I have shared bits of this elsewhere, but I believe I'd like to use my blog for a bit more in-depth record, for myself as much as anything...

Yesterday, I began 31 days of mindfulness, paying attention, being there, in nature. Of course I spend much of my time there in any case, but I plan to do so with more awareness, more direct contact. More childlike or primal attention. It may only be 5 minutes a day, some days, but fully, completely THERE--and responsive.  To the moment as much as I can manage.


I will journal about my experience, perhaps sketch, and may share or not, as feels right.  Here in my blog, I'll add bits and pieces, but much will remain private between the pages of my journal.

As I've said elsewhere, I've struggled a bit with focus and feeling rudderless lately, but I do most firmly believe that nature and we are One--we're not sovereign, but an integral part. I have long felt that the Universe is a manifestation of the Creator...everything, not just humans or the Grand Vista, or the things we tend to see as "beautiful," but everything.

I intend to explore that in whatever way presents itself.




Yesterday, Day One, I had intended to go to the river, early...Joseph was off doing Legion duties, and I had the morning to do with as I felt the need. But it was if a voice in my ear said "not intentions, nor plans, but HERE, and NOW..."

I listened.


So here are bits of my first day of mindful inner journeying...a fire on a cool July morning rather than going anwhere to search but right HERE.

The oak green man had resided on my fence for some time...but I only yesterday, this first day, noticed he was anything more than a fallen leaf. 

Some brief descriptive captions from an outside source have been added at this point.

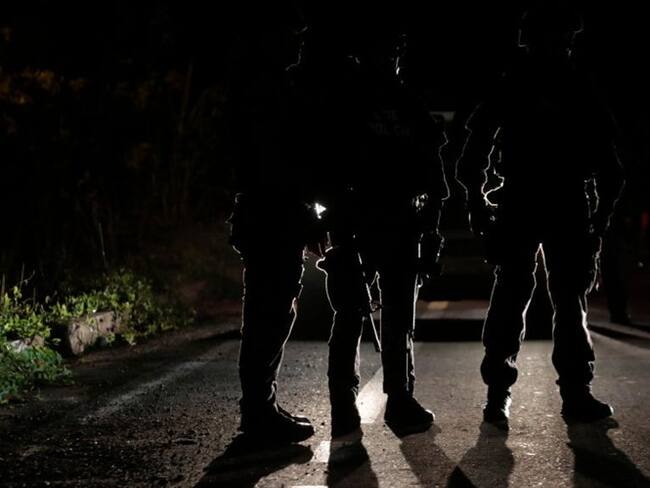 De acuerdo con el gobierno, hay un &quot;plan pistola&quot; para atentar contra los miembros de la fuerza pública en el departamento de Arauca. Foto: Getty Images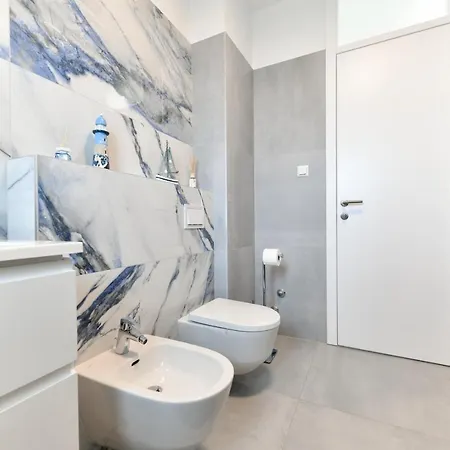 Crowonder Berin Deluxe Penthouse With Rooftop Terrace And Jacuzzi Apartman Zadar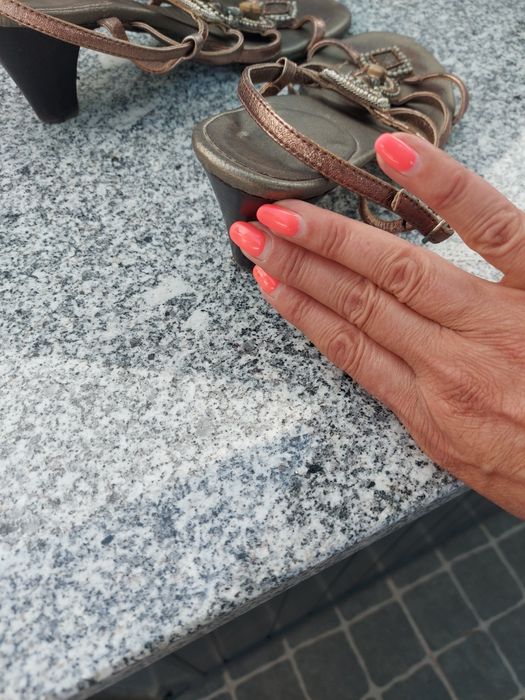 Sandálias de salto médio cor de Cobre 39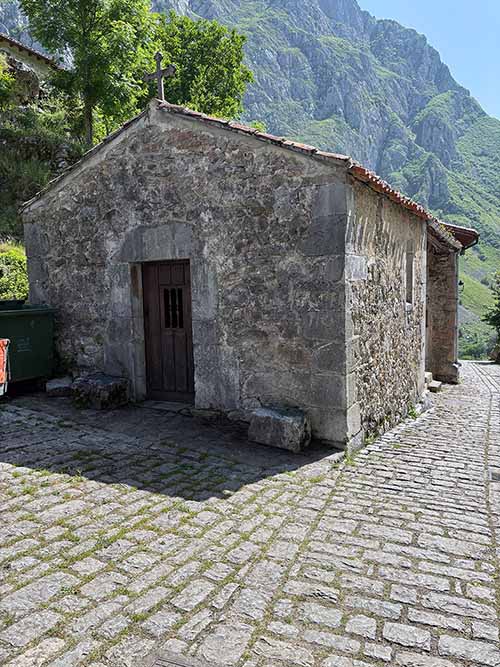 Capilla de Bulnes de arriba en Asturias
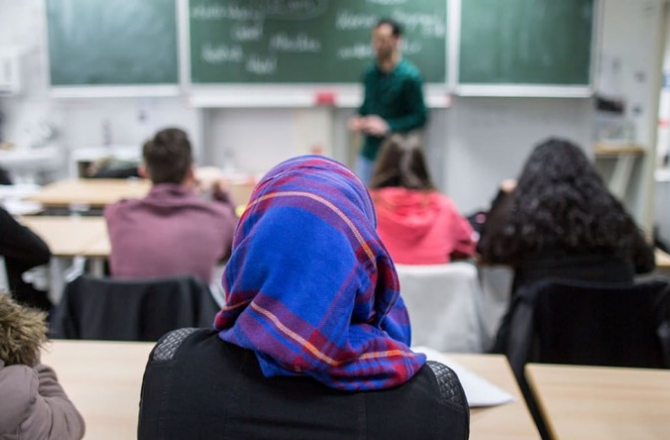 آسٹریا میں ۱۴؍ سال سے کم عمر طالبات پر اسکارف پر پابندی، مذہبی آزادی پر قدغن لگانے کی کوشش: یو این
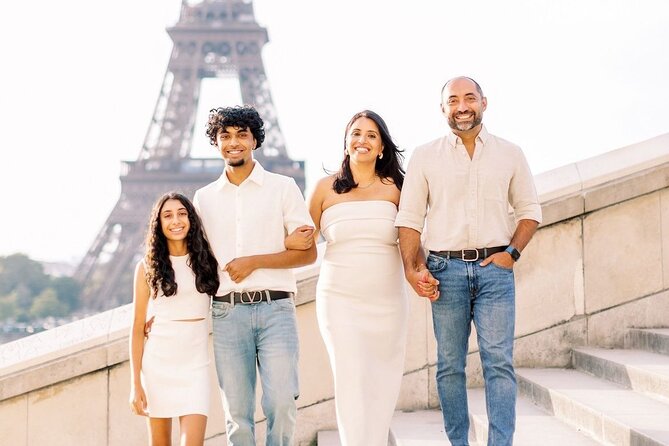 1 Hour Private Photo Session experience with the Eiffel Tower - Ending Photos at the Eiffel Tower’s Banks of the Seine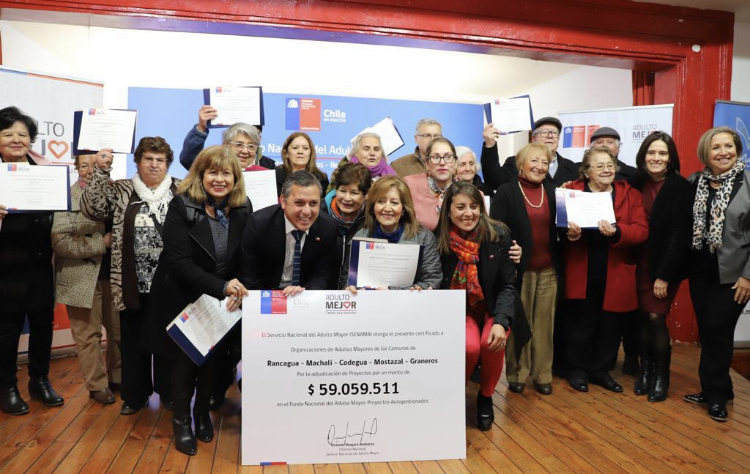 Adultos mayores de Machalí, Rancagua y otras tres comunas reciben recursos del Gobierno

Oak greenman in my journal...


Little serendipities after the rain...I went to weed the garden and check how it was doing, encouraging and praising as I went along...and what should it do in return but give me a turquoise nugget, just lying on the ground. It's tiny, but it's magic...

The gift of turquoise...I am glad of sharp eyes!

In the afternoon, we took a drive to our old cabin to check on things...I began to fall into old habits of impatience and pressure.  Can we leave now??  Are we ready??   We need to get OUT there, before it rains again!

NOT what was needful, though it was good to see all was well, if rather weedy.  For whatever reason, we didn't stay long...

Safe and sound...


The evening was cool and delightful, and we DID go to the river...Joseph to fish, and me to...be there.  I was entranced by the small stones at my feet, as I so often am...fossils, rocks, pigment stones, hagstones (also called viewing stones or vision stones, sometimes friendship stones--those stones with naturally-occurring holes)...

And of course came home with my pockets full and my field bag heavier than when I started out...

Natural pigments waiting to be used...

Limestone and a horn coral on the left...fossils at center right...

So many tiny lives...millions of years ago, these creatures lived at the bottom of the inland sea.

Corals, brachiopods and more...

I made a small ephemeral cairn or inukshuk to celebrate...it will wash away in the next high water...



And hope that 31 days of re-wilding, exploring my small wilderness, becomes the rest of my life.
Inspired by my friend Diane Perry...we will do this "together," along with my online tribe.